A sentire la questura di Reggio Calabria, però, il tritolo dimenticato sulla nave affondata nello Jonio equivale a parecchie tonnellate: diversi collaboratori di giustizia hanno raccontato come la ‘ndrangheta si sia spesso servita dell’esplosivo della Laura C. Tritolo che in alcune occasioni era stato scambiato o venduto ad altre organizzazioni criminali. Anche per la strage di Capaci sarebbe stato utilizzato esplosivo recuperato nei fondali marini: secondo il pentito Gaspare Spatuzza, Cosa Nostra si sarebbe infatti servita del tritolo recuperato al largo di Palermo da Cosimo D’Amato, il pescatore di Porticello che aveva individuato una serie di ordigni inesplosi sganciati durante la seconda guerra mondiale. Fino ad oggi, però, gli inquirenti non hanno trovato analogie tra il tritolo utilizzato nelle stragi del 1992 e quello recuperato dalle stive della Laura C.

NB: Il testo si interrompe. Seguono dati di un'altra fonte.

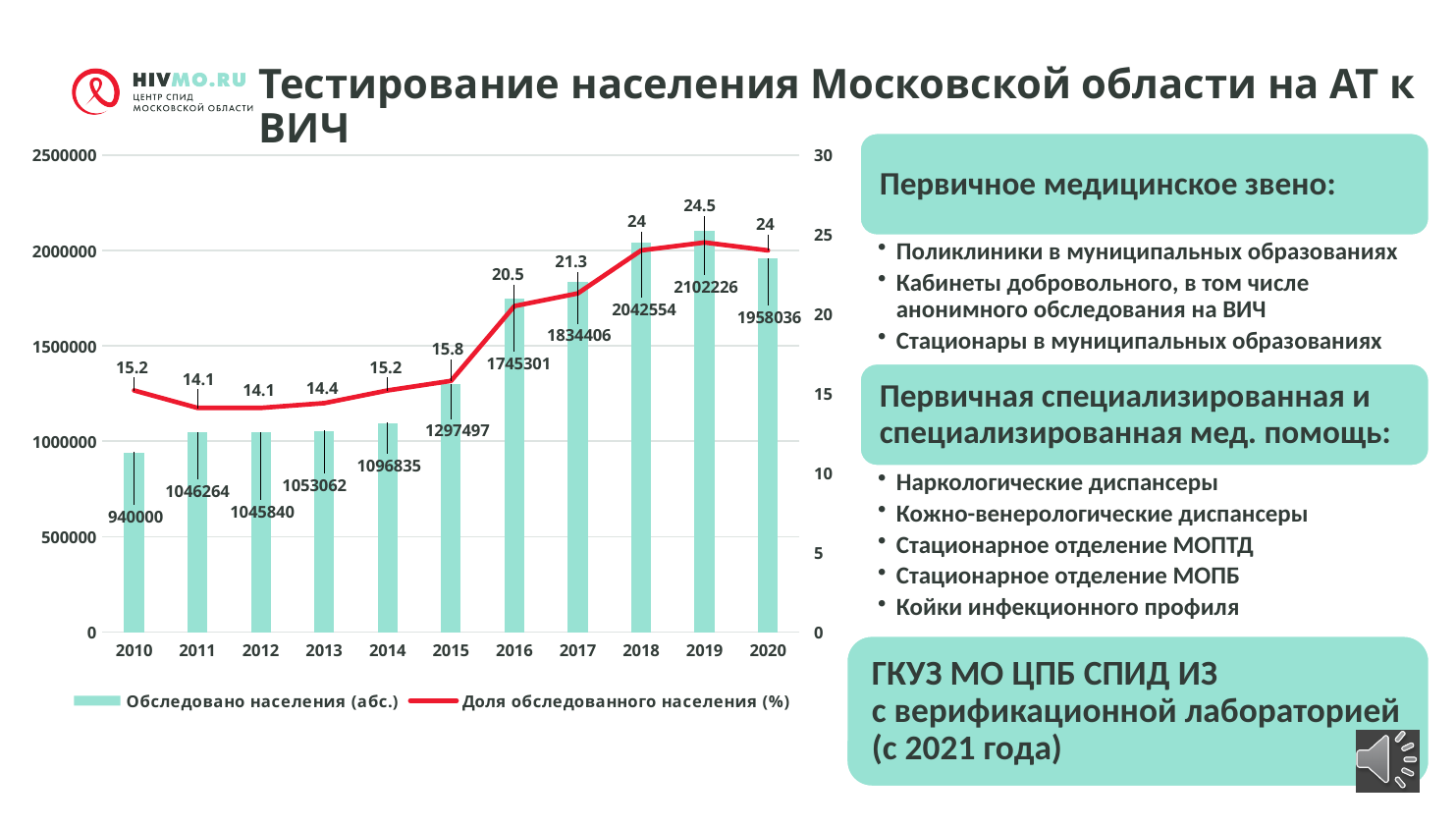
In which year was the number of people tested (Обследовано населения (абс.)) the highest? 2019 By how many percentage points did the share of the population tested increase from 2010 to 2018? 8.8 In which year was the share of the population tested (Доля обследованного населения (%)) the highest? 2019 How many series does the chart legend list? 2 What was the share of the population tested (Доля обследованного населения (%)) in 2017? 21.3 How many years are shown on the x axis of the chart? 11 What is the overall trend of the share of the population tested (Доля обследованного населения (%)) from 2013 to 2019? Rising In which year was the number of people tested (Обследовано населения (абс.)) the lowest? 2010 What kind of chart is shown on the slide? Combined bar and line chart What is the difference between the number of people tested in 2019 and in 2020? 144190 How many people were tested (Обследовано населения (абс.)) in 2016? 1745301 Which year had more people tested, 2015 or 2016? 2016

Questa volta, invece, Cosa Nostra aveva intenzione di utilizzare quell’esplosivo recuperato nei fondali calabresi per uccidere Di Matteo. Un piano di morte che, come raccontato da Il Fatto Quotidiano, era già stato studiato nei minimi dettagli. L’ipotesi privilegiata dai boss era quella che prevedeva l’utilizzo di un’autobomba, come per l’omicidio di Rocco Chinnici o per la strage di via d’Amelio. In un primo momento, il commando aveva pensato di mettere in scena l’attentato nei pressi del Palazzo di giustizia di Palermo: il rischio di fare strage di civili, però era troppo elevato, e alla fine i boss avevano iniziato a seguire gli spostamenti di Di Matteo, concentrandosi sulla zona in cui abita il pubblico ministero. Una versione confermata da una delle lettere anonime arrivate in procura, quella che nel febbraio del 2013 annuncia per la prima volta un attentato contro Di Matteo: l’estensore si presenta come un uomo d’onore di Alcamo, e racconta di aver pedinato per giorni la scorta del pm.

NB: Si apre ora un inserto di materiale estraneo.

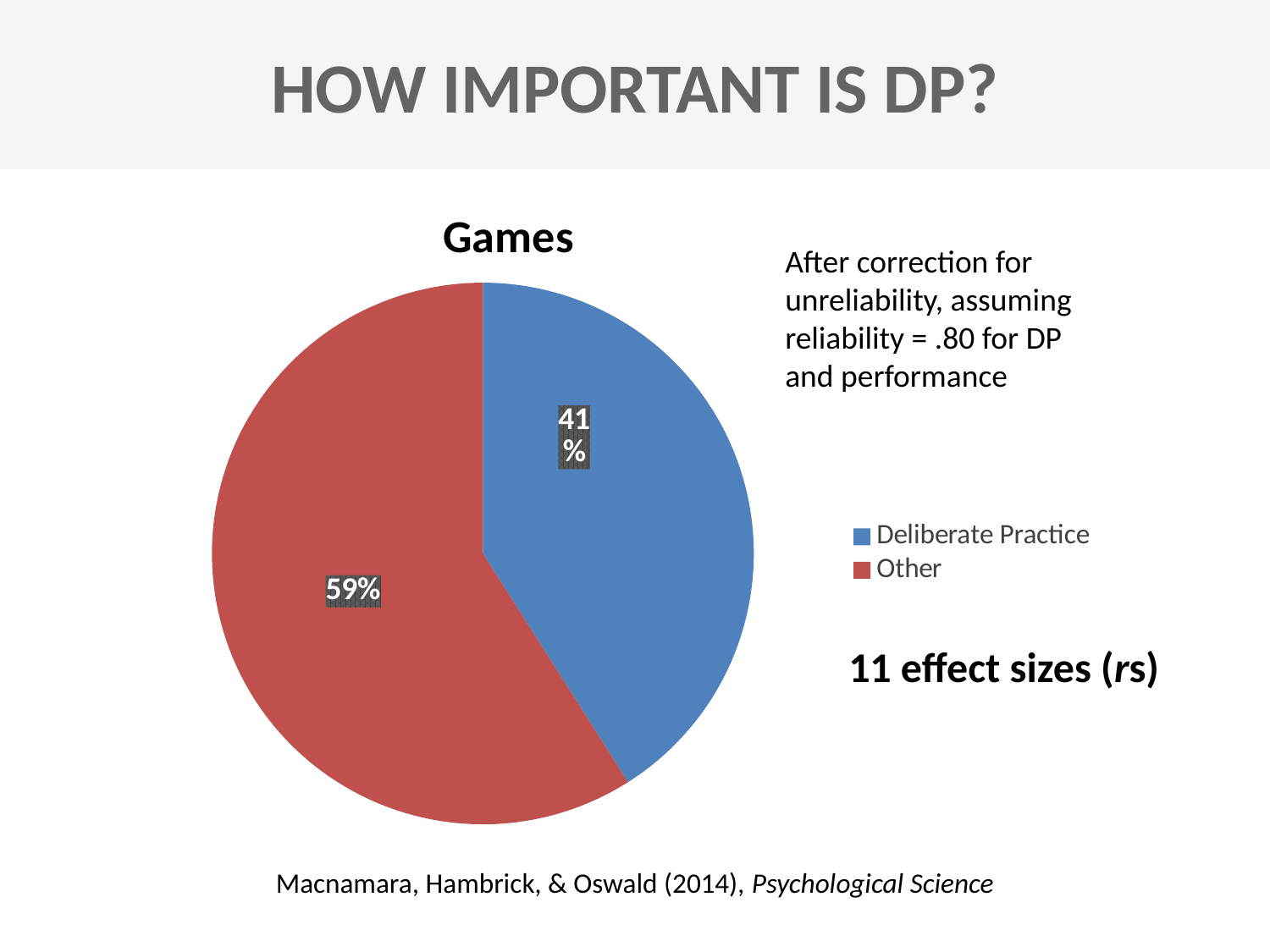
What is the difference in percentage points between the Other slice and the Deliberate Practice slice? 18 How many entries does the legend list? 2 Which is larger, the Deliberate Practice slice or the Other slice? Other Is the share for Deliberate Practice greater or less than 50%? less What share of the pie does Deliberate Practice account for? 41% What colour is the Deliberate Practice slice? blue What type of chart is shown on the slide? pie chart What is the title of the chart? Games What share of the pie does Other account for? 59% Which slice is the smallest? Deliberate Practice How many slices does the pie chart have? 2 Which slice is the largest? Other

I magistrati della procura di Caltanissetta, che da settimane interrogano il collaboratore di giustizia, hanno chiesto a Galatolo se per caso non fosse lui l’autore dell’anonimo, ma il boss dell’Acquasanta ha negato: nel commando che doveva assassinare Di Matteo ci sarebbe stata quindi un’altra gola profonda. Galatolo, rampollo di una delle più importanti famiglie di Cosa Nostra, è stato arrestato nel giugno del 2014: poche settimane fa ha chiesto di parlare con il pm che indaga sulla Trattativa, per “togliersi un peso dalla coscienza”, raccontandogli il piano di morte ai suoi danni. “Dottore, i mandanti per lei sono gli stessi del dottore Borsellino” ha detto il neo pentito al pm, raccontando che Cosa Nostra aveva anche preparato un agguato a colpi di bazooka e kalashnikov da eseguire quando Di Matteo si trovava a Roma: il potenziamento della scorta del magistrato aveva però fatto sfumare quest’ipotesi. Tra i particolari svelati dal pentito c’è anche il racconto di un momento d’impasse nella preparazione dell’attentato: dopo aver trovato il tritolo, i boss contattarono Messina Denaro spiegando di non essere in grado di confezionare l’ordigno esplosivo ad alto potenziale. Dal boss di Castelvetrano però era arrivata una rassicurazione: “Non c’è problema” scrive Messina Denaro, dato che al momento opportuno, ai boss sarebbe stato messo a disposizione “un artificiere”. Da dove sarebbe arrivato e inviato da chi non è dato sapere.